• Information
==*==
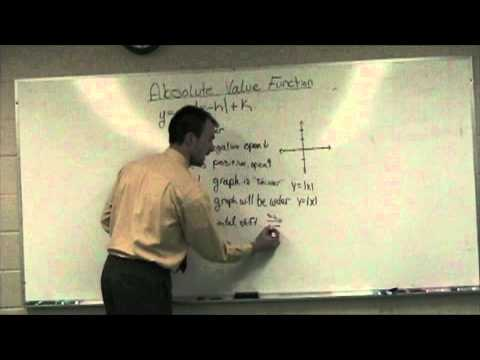 Absolute Value 2010
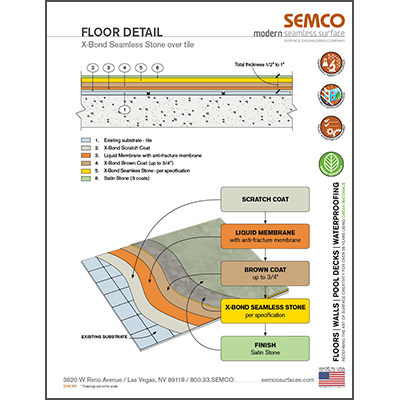 SEMCO Liquid Membrane - Waterproof Adhesive for any substrate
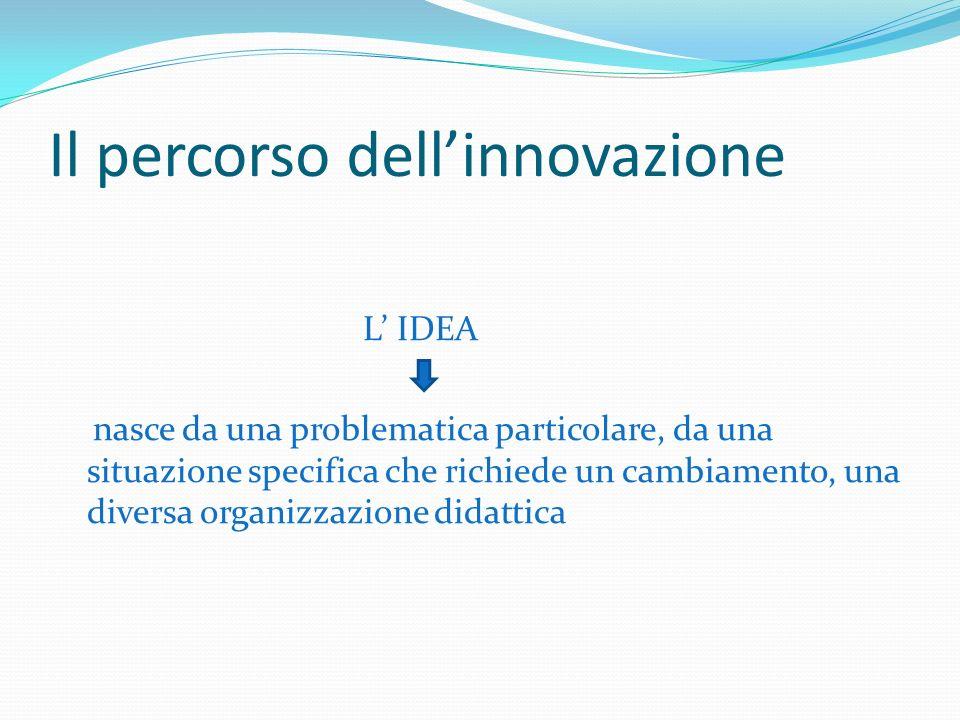 Il percorso dellinnovazione L IDEA nasce da una problematica particolare, da una situazione specifica che richiede un cambiamento, una diversa organizzazione didattica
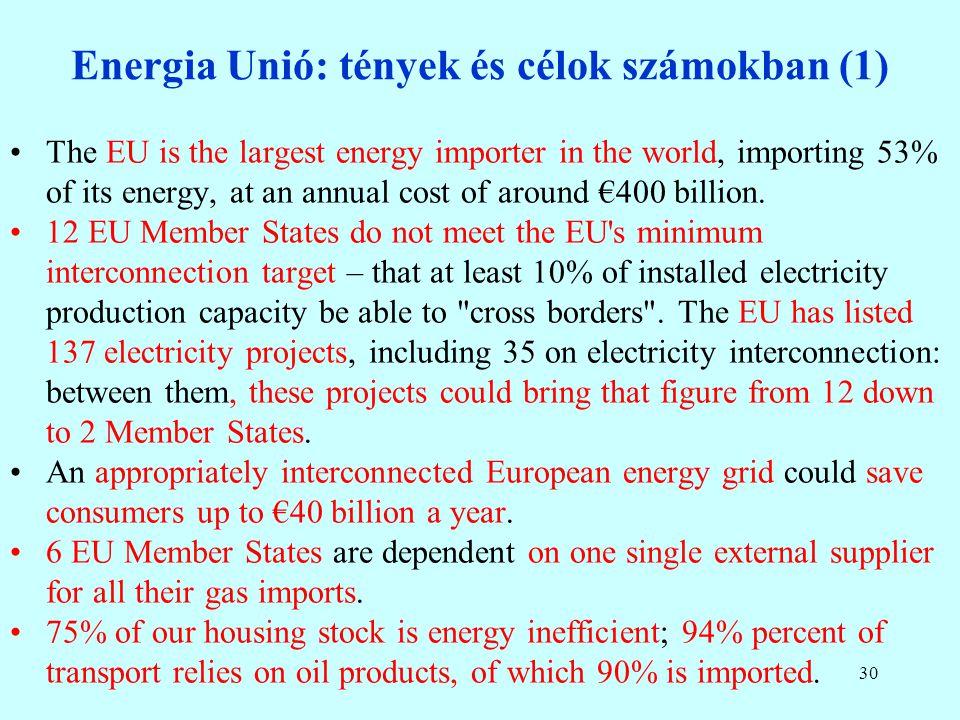Az Energia Unió főbb elemei, folytatás Energiahatékonyság A kisebb energiafogyasztás kisebb légszennyezést továbbá a hazai készletek nagyobb kíméletét jelenti, és így csökkenti az energia- importot.
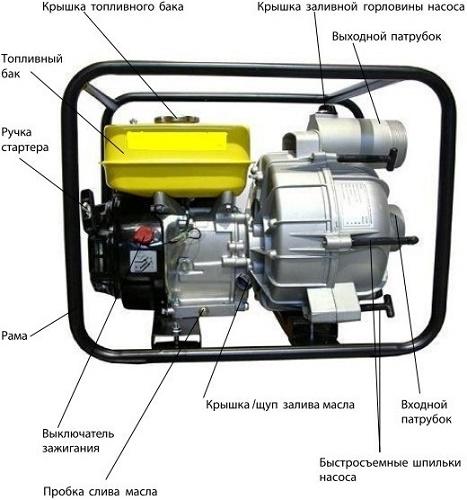 Motorlu pompa tasarımı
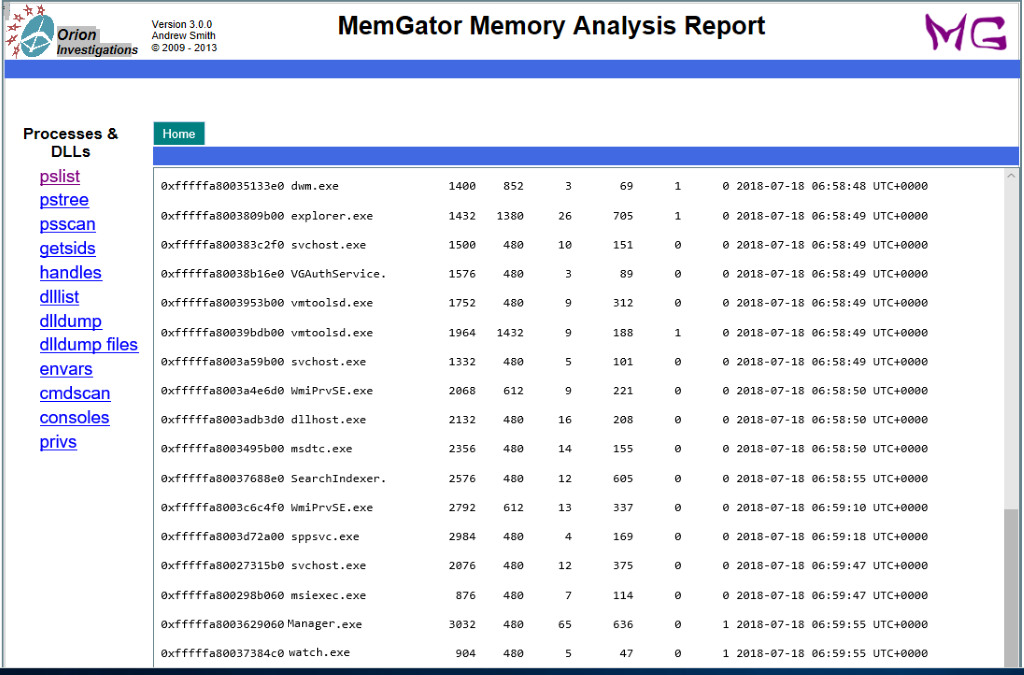 The process preview of the physical memory dump analysis with MemGator for Windows 7 x64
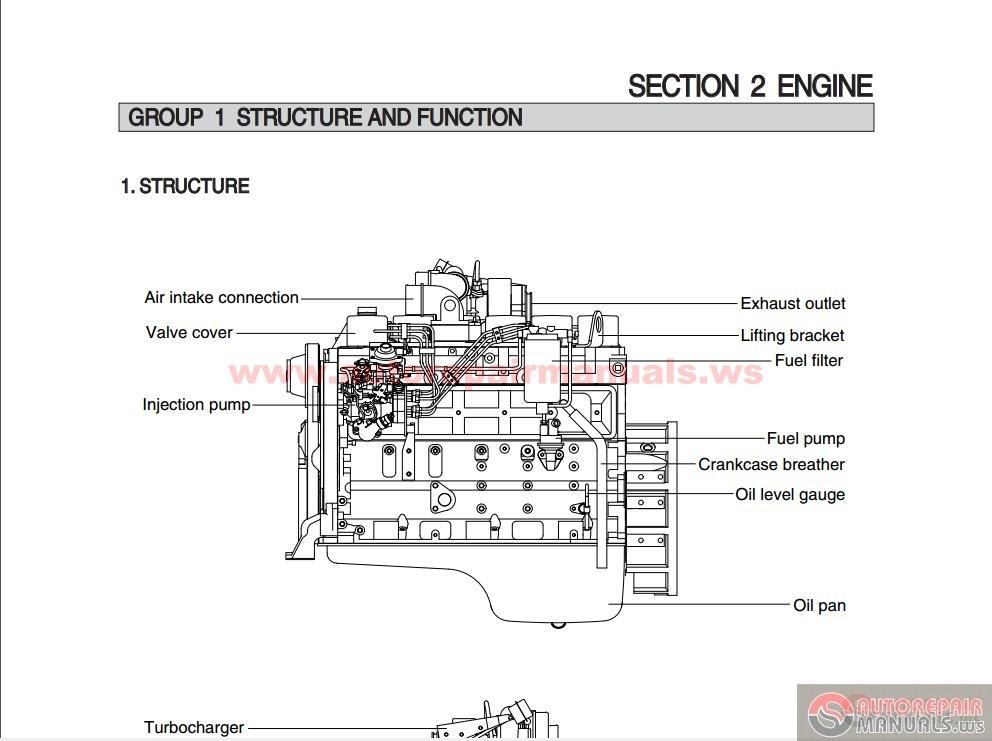 hyundai wheel loader hl757 9sm service manual auto. Black Bedroom Furniture Sets. Home Design Ideas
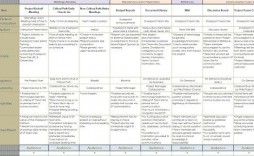 009 Surprising Project Communication Plan Template High Def  Pmbok Pdf Excel Free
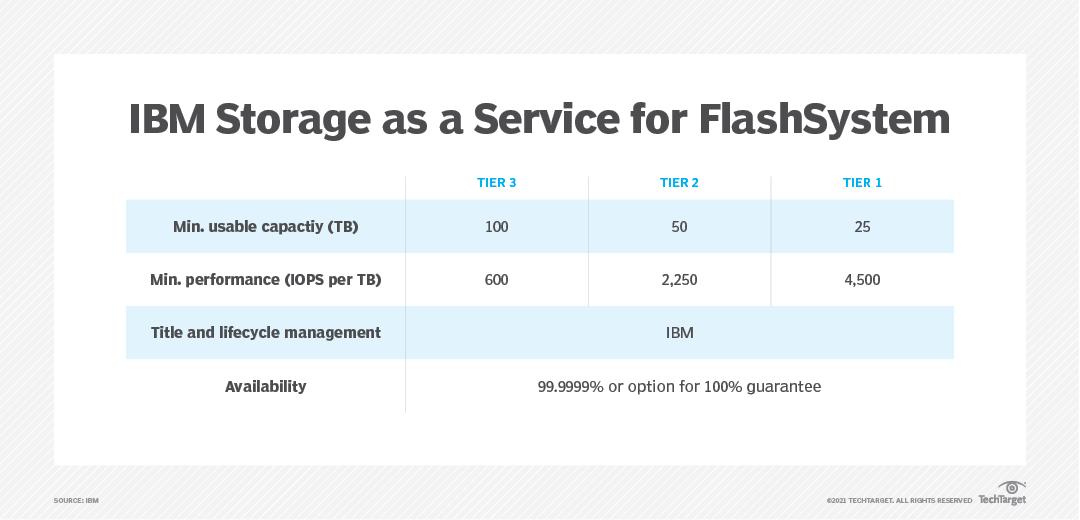 IBM FlashSystem for Storage as a Service
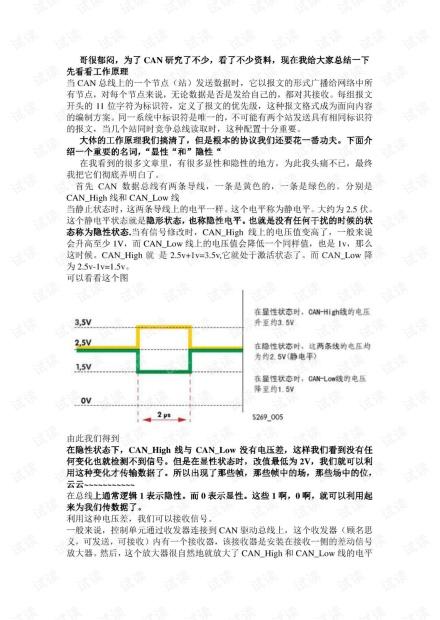 电子-CAN总线呕心沥血教程.pdf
==*==
• Instructions for the task
Make an exact printout of the listing above, omitting the images.

• Answer to this task
 Absolute Value 2010
 SEMCO Liquid Membrane - Waterproof Adhesive for any substrate
 Il percorso dellinnovazione L IDEA nasce da una problematica particolare, da una situazione specifica che richiede un cambiamento, una diversa organizzazione didattica
Az Energia Unió főbb elemei, folytatás Energiahatékonyság A kisebb energiafogyasztás kisebb légszennyezést továbbá a hazai készletek nagyobb kíméletét jelenti, és így csökkenti az energia- importot.
 Motorlu pompa tasarımı
 The process preview of the physical memory dump analysis with MemGator for Windows 7 x64
 hyundai wheel loader hl757 9sm service manual auto. Black Bedroom Furniture Sets. Home Design Ideas
 009 Surprising Project Communication Plan Template High Def  Pmbok Pdf Excel Free
 IBM FlashSystem for Storage as a Service
 电子-CAN总线呕心沥血教程.pdf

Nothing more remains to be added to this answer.